Functional Interpolation for Relative Positions improves Long Context Transformers

Authors: Shanda Li, Chong You, Guru Guruganesh, Joshua Ainslie, Santiago Ontanon, Manzil Zaheer, Sumit Sanghai, Yiming Yang, Sanjiv Kumar, Srinadh Bhojanapalli

ICLR 2024 | Conference PDF | Archive PDF | Plain Text | LLM Run Details

Reproducibility Variable Result LLM Response
Research Type Experimental We next empirically show that FIRE models have better generalization to longer contexts on both zero-shot language modeling and long text benchmarks. We conduct an extensive empirical study to demonstrate the effectiveness of FIRE for length generalization.

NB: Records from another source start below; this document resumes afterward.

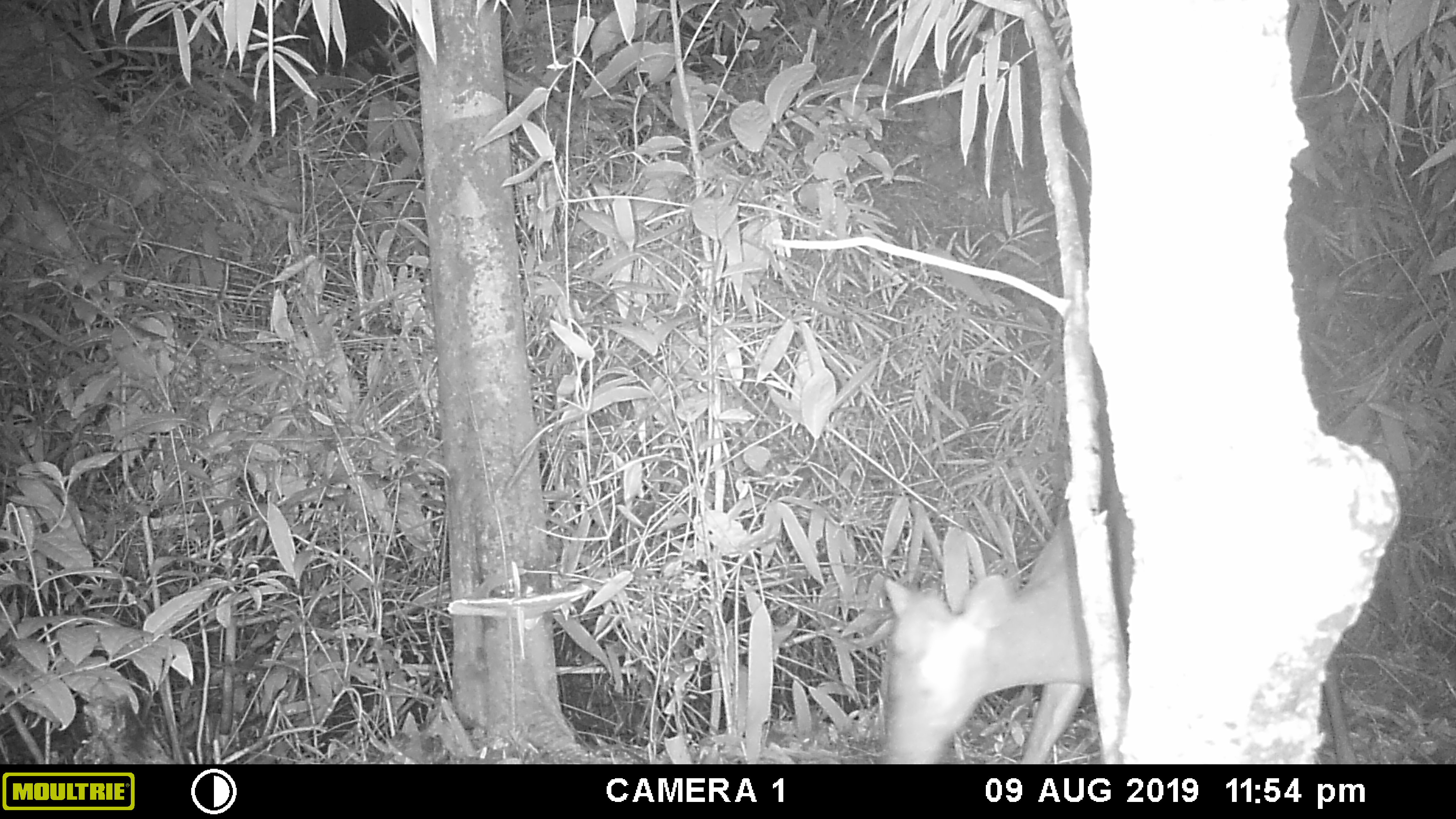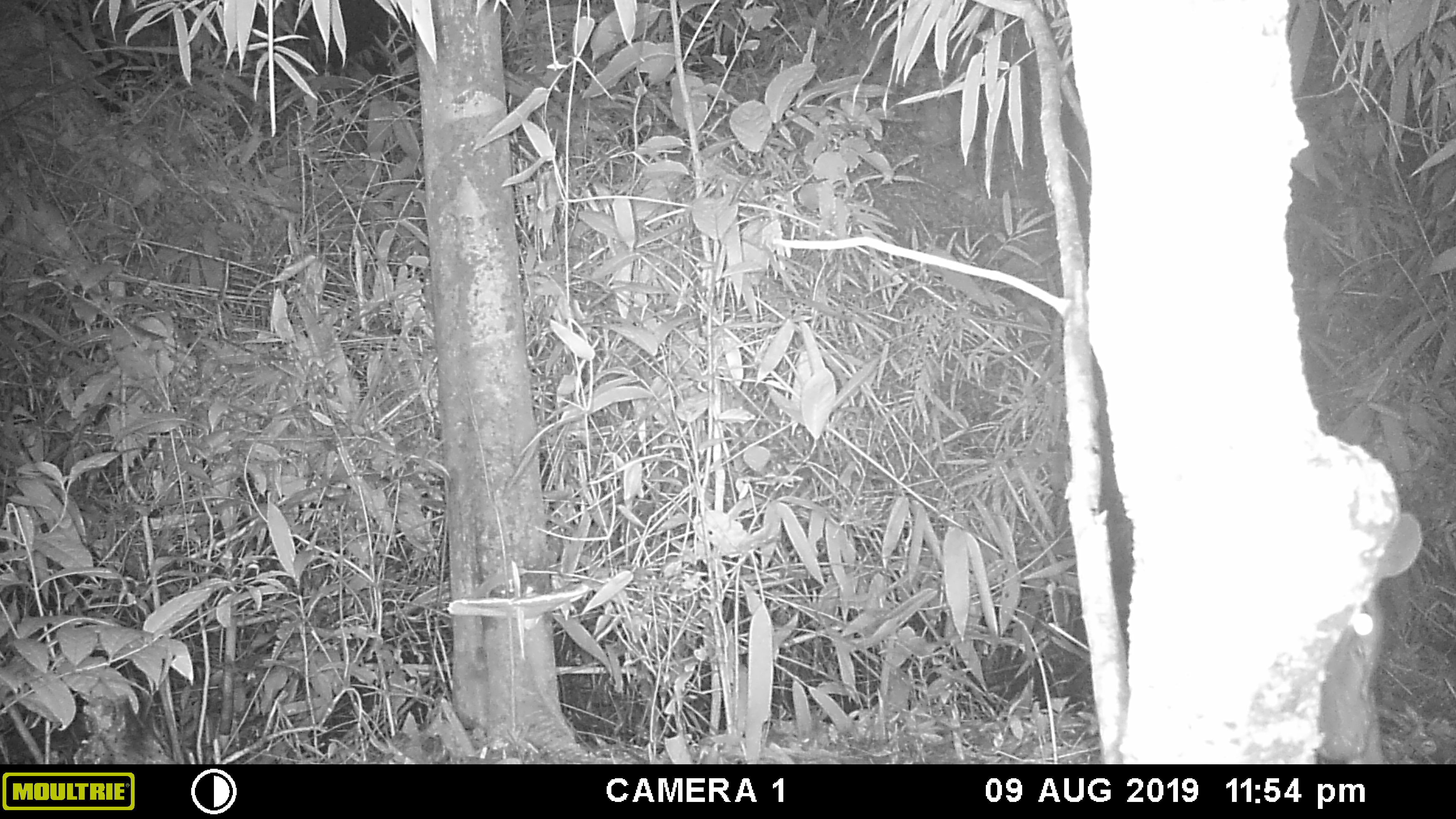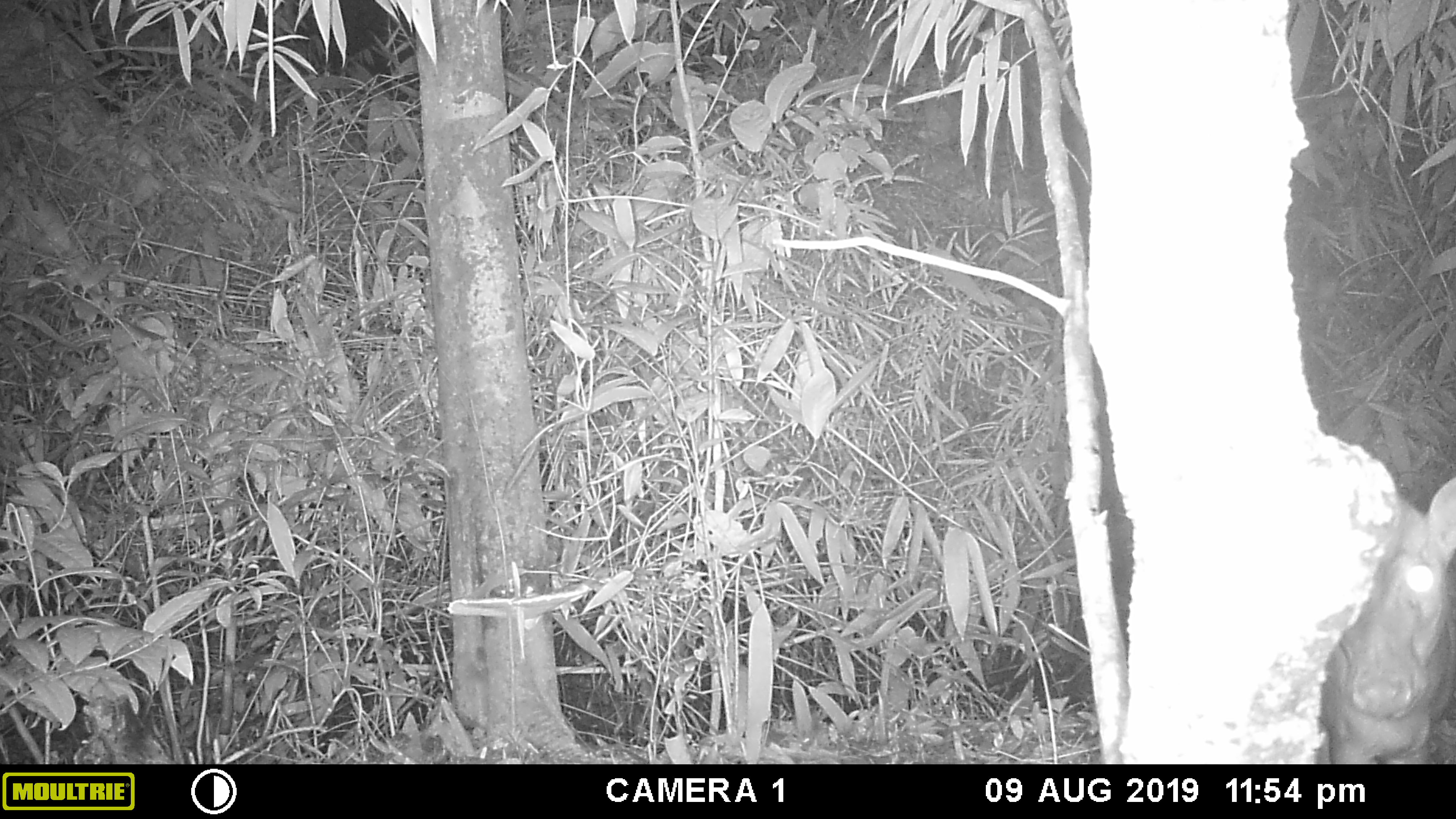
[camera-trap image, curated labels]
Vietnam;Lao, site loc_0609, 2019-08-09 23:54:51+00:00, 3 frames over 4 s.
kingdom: Animalia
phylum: Chordata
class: Mammalia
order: Artiodactyla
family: Cervidae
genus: Muntiacus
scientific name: Muntiacus rooseveltorum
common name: roosevelt's muntjac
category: roosevelts muntjac group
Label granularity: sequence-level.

We benchmark FIRE as well as other positional encoding approaches on a wide range of real-world language modeling (C4, ar Xiv, and Github), long text benchmark (SCROLLS), zero-shot long-context question answering (Narrative QA), and natural language understanding benchmarks (GLUE/Super GLUE).
Researcher Affiliation Collaboration 1Carnegie Mellon University 2Google Research 3Google Deep Mind
Pseudocode Yes In this section, we present the implementation of our proposed FIRE module in PyTorch (Paszke et al., 2019).

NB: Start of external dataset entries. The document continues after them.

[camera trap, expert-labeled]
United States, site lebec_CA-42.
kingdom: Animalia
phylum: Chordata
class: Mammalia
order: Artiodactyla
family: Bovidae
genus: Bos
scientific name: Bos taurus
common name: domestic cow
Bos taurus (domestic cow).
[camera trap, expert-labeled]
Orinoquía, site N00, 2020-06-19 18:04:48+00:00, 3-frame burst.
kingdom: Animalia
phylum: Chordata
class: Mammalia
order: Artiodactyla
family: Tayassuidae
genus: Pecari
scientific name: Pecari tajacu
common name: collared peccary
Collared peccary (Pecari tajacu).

Open Source Code No The paper includes a PyTorch implementation of the FIRE module in Appendix E, but it does not explicitly state that this code is open-source, provide a public repository link, or confirm its availability in supplementary materials with an access method.
Open Datasets Yes We consider language models trained on the C4 dataset (Raffel et al., 2019) with 2048 input length, with different positional encoding methods. We pretrain the models on sequence length to 2048, and evaluate their zero-shot perplexity on sequence lengths {512, 1024, 2048, 4096, 8192}. The evaluation metrics are validation log perplexity on C4, ar Xiv, and Github (Raffel et al., 2019; Gao et al., 2020).
Dataset Splits No The paper states, "We truncate documents with length greater than 2048 to multiple sequences of length 2048 during training; similar trucation is done to construct the validation sets of different sequence lengths." However, it does not provide specific details on how the overall datasets (C4, ArXiv, Github) were split into training, validation, and test sets, such as percentages or sample counts.
Hardware Specification Yes Hardware (TPUv4 chips) 128; Hardware (TPUv4 chips) 256; Hardware (TPUv2 chips) 32; We measure the forward time on 4 TPUv2 chips for all the models
Software Dependencies No The paper mentions using PyTorch for implementation in Appendix E: "In this section, we present the implementation of our proposed FIRE module in Py Torch (Paszke et al., 2019)." However, it does not specify version numbers for PyTorch or any other software libraries or dependencies, which is required for reproducibility.
Experiment Setup Yes Table 8: Model configurations for language model pretraining (Training sequence length, Number of layers, Attention heads, Hidden layer size, Head dimensions, FFN activation, Number of parameters). Table 9: Training recipe for language model pretraining (Training sequence length, Batch size, Numer of iterations, Dropout prob., Attention dropout prob., Optimizer, Learning rate). Table 10: Finetuning configurations for SCROLLS benchmark (Batch size, Numer of iterations, Dropout prob., Attention dropout prob., Optimizer, Learning rate). Table 12: Finetuning configurations for GLUE/Super GLUE benchmark (Batch size, Numer of iterations, Dropout prob., Attention dropout prob., Optimizer, Learning rate).